«Je suis le comte Dracula, je suis le roi des vampires, je suis immortel.» Ce sont les derniers mots qu’aurait prononcés l’acteur Béla Lugosi avant de mourir, le 16 juin 1956, lui que le cinéma immortalisa sous les traits du comte Dracula dans le film de Tod Browning, en 1931. Comment peut-on se transformer en vampire, se demande avec malice l’italien Edgardo Franzosini dans ce bref essai kaléidoscopique, écrit comme une fable à l’italienne, truffé d’anecdotes? Franzosini, un ancien employé de banque, excelle dans les portraits d’excentriques (Rimbaud ou l’artiste Raymond Isidore, dit Picassiette) et sait montrer ce qu’ils révèlent de la société qui les entoure.

Nous assistons aux premiers pas au théâtre du Hongrois Béla Blasko, né en 1882 à Lugos, dans des rôles shakespeariens. Puis comme figurant au cinéma, une invention qu’on prétendait à l’époque «sans avenir». S’il tourne pour Murnau en 1920, ce n’est pas dans Nosferatu, première adaptation de Dracula au cinéma, mais dans une relecture de Docteur Jekyll et Mister Hyde. L’épouvante et le fantastique, déjà.

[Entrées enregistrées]
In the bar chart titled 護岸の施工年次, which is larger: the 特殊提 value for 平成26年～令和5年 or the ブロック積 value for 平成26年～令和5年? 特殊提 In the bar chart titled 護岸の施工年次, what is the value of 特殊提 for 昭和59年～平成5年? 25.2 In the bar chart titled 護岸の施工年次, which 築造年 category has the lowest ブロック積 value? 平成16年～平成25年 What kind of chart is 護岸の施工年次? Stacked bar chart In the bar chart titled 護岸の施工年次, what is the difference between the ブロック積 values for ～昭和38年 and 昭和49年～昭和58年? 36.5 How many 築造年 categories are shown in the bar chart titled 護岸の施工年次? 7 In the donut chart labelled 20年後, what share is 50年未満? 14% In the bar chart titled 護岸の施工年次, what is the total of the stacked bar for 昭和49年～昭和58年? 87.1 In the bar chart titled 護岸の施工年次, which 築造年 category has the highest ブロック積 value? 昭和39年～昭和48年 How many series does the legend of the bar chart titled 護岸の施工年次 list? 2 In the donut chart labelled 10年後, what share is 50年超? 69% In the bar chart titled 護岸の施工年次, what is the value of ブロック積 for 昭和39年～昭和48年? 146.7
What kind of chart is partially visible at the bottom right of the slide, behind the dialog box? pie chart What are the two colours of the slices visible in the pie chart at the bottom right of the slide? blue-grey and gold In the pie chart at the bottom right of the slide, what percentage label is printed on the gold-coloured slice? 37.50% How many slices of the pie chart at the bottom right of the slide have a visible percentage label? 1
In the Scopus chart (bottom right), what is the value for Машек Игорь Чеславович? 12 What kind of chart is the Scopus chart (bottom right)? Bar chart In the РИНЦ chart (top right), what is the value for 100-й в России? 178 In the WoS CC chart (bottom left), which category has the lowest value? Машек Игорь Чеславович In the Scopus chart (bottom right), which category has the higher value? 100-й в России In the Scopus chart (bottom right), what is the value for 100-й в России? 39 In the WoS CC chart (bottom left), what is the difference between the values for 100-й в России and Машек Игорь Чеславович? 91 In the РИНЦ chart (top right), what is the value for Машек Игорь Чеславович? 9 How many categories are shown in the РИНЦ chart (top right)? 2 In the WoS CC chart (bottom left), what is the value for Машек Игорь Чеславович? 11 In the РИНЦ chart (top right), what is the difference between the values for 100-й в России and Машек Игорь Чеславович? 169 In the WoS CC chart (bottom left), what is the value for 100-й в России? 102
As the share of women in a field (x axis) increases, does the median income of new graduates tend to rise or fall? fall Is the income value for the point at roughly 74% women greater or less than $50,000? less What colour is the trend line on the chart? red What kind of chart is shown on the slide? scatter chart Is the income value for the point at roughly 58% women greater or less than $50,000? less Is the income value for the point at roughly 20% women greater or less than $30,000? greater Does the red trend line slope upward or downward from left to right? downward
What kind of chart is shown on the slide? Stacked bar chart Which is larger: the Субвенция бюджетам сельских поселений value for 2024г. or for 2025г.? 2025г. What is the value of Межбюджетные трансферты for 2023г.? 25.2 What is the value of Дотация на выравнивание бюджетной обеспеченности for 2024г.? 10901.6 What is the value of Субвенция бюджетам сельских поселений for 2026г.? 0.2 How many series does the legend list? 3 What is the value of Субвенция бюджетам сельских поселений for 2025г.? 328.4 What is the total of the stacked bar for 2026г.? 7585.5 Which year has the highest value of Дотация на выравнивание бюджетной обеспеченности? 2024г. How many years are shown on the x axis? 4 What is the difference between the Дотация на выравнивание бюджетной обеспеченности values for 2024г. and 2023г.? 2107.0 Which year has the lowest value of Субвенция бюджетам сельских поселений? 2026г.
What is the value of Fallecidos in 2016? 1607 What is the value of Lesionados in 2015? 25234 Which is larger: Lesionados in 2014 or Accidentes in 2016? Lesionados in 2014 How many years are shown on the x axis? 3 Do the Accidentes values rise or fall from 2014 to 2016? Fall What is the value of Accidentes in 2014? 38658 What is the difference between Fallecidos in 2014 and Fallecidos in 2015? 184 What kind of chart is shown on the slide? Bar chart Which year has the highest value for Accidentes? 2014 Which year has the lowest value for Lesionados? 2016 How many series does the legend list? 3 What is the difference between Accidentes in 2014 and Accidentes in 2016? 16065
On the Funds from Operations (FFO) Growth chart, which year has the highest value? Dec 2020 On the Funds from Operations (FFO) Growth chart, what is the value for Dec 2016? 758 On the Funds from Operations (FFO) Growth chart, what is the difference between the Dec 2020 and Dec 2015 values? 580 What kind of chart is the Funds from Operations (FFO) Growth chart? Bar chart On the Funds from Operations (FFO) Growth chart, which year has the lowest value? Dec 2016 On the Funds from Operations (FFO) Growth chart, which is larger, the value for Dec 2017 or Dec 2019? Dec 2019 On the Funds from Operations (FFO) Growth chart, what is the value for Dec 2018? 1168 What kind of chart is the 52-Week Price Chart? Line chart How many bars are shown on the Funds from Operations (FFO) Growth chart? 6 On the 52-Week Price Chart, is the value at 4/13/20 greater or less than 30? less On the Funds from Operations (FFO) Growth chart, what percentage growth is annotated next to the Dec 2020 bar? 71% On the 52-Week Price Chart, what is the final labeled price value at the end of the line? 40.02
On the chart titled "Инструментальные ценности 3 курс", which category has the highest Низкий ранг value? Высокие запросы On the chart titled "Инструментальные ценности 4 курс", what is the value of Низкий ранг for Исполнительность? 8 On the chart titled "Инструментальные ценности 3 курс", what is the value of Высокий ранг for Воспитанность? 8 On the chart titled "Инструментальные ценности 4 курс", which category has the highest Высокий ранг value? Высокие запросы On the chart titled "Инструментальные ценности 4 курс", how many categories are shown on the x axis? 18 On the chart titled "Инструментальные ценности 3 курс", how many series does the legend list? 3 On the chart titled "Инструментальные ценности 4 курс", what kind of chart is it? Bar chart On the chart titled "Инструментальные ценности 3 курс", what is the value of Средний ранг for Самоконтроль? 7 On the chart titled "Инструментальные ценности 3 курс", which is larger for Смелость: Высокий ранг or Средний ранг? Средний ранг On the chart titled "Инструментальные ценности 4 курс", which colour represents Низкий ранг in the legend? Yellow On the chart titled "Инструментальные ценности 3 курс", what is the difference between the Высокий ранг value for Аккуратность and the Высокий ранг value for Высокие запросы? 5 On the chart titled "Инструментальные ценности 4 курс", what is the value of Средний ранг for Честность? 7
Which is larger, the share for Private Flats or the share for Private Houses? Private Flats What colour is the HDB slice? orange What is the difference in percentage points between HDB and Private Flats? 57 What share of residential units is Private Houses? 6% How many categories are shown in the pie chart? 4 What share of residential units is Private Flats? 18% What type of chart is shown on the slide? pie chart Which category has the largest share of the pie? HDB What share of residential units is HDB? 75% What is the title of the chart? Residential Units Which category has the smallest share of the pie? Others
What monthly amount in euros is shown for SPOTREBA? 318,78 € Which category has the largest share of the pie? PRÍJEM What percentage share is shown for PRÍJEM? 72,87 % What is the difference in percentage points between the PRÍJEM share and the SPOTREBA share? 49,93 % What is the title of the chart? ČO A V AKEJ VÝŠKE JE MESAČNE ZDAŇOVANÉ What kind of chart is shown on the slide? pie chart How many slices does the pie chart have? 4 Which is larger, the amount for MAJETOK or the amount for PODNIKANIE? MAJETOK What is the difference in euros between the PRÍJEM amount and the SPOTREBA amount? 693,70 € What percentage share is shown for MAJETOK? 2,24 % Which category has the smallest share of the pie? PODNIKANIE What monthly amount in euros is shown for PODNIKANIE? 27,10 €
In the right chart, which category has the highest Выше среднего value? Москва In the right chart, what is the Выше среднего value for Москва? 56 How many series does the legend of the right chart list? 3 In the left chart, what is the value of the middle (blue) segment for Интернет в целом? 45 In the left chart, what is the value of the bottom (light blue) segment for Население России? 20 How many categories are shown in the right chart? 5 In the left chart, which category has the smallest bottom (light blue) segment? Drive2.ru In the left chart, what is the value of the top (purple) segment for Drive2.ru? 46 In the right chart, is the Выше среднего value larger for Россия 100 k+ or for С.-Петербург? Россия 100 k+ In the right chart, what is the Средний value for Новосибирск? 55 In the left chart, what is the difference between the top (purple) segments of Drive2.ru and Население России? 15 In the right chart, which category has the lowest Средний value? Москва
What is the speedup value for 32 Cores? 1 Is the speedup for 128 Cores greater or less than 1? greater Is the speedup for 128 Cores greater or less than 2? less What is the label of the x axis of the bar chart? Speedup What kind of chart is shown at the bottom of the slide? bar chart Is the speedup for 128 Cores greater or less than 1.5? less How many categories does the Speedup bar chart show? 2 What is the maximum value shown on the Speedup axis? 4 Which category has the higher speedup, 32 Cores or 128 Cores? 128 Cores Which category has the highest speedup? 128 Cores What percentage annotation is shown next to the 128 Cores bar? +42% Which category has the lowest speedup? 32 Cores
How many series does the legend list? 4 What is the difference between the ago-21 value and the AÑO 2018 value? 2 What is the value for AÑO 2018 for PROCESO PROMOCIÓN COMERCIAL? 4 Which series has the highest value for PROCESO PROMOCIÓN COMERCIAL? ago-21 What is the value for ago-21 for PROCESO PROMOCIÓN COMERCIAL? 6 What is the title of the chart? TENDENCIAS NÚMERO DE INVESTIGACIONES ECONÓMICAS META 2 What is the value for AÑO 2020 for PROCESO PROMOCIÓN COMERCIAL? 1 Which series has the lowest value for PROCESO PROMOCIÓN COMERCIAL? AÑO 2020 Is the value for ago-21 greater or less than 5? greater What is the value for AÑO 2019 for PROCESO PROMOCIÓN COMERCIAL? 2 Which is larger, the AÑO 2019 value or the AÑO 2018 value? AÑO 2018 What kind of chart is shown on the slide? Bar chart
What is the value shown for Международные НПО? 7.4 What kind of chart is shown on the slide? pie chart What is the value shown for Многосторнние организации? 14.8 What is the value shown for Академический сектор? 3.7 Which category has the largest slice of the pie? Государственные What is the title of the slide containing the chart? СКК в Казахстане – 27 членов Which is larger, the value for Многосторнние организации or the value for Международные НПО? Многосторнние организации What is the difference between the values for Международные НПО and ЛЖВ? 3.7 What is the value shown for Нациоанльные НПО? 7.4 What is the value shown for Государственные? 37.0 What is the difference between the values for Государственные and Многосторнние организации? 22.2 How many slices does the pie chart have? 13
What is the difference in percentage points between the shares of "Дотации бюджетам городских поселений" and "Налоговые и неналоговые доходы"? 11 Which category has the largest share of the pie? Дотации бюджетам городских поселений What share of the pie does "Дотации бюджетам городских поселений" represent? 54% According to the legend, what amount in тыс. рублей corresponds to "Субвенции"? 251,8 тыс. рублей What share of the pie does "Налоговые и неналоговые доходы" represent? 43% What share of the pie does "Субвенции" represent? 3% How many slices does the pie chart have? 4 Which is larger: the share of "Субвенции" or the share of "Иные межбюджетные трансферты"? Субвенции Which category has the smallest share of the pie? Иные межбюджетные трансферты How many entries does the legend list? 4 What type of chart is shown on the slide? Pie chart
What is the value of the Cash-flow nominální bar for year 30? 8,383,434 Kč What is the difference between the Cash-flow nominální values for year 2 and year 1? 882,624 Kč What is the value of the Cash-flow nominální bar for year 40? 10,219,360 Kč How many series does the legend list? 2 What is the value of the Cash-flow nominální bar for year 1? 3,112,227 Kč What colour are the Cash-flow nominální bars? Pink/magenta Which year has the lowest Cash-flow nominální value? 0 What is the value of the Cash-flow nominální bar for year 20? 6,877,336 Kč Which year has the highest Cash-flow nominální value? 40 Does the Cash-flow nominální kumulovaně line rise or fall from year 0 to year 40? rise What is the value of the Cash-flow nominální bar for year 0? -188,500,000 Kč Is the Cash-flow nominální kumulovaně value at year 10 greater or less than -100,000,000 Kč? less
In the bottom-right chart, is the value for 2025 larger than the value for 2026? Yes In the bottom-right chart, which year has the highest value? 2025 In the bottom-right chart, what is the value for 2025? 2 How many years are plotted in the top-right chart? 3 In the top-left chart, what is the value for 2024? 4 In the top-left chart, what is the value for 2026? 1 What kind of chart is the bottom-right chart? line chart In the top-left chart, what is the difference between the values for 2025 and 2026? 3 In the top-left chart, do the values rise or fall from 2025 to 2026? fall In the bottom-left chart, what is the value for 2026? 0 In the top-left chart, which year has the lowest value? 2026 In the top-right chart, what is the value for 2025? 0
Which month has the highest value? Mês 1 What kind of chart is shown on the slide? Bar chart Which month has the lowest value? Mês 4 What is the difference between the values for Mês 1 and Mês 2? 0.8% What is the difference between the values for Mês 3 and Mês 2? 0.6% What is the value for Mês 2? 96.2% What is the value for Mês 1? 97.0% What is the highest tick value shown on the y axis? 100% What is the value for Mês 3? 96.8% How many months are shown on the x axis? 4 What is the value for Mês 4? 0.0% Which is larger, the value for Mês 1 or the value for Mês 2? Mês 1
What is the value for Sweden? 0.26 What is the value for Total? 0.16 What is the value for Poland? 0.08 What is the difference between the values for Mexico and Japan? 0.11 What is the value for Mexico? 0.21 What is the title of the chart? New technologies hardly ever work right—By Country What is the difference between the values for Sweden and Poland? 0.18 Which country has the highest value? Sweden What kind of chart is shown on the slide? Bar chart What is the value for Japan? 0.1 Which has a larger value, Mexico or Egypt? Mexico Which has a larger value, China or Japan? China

ÉNONCÉ DE LA TÂCHE:
Recopiez à l'identique, dans le texte sur Béla Lugosi, le passage qui commence par les mots contenant «Nous assistons aux» et se termine par «le fantastique, déjà.».

RÉSULTAT DE LA TÂCHE:
Nous assistons aux premiers pas au théâtre du Hongrois Béla Blasko, né en 1882 à Lugos, dans des rôles shakespeariens. Puis comme figurant au cinéma, une invention qu’on prétendait à l’époque «sans avenir». S’il tourne pour Murnau en 1920, ce n’est pas dans Nosferatu, première adaptation de Dracula au cinéma, mais dans une relecture de Docteur Jekyll et Mister Hyde. L’épouvante et le fantastique, déjà.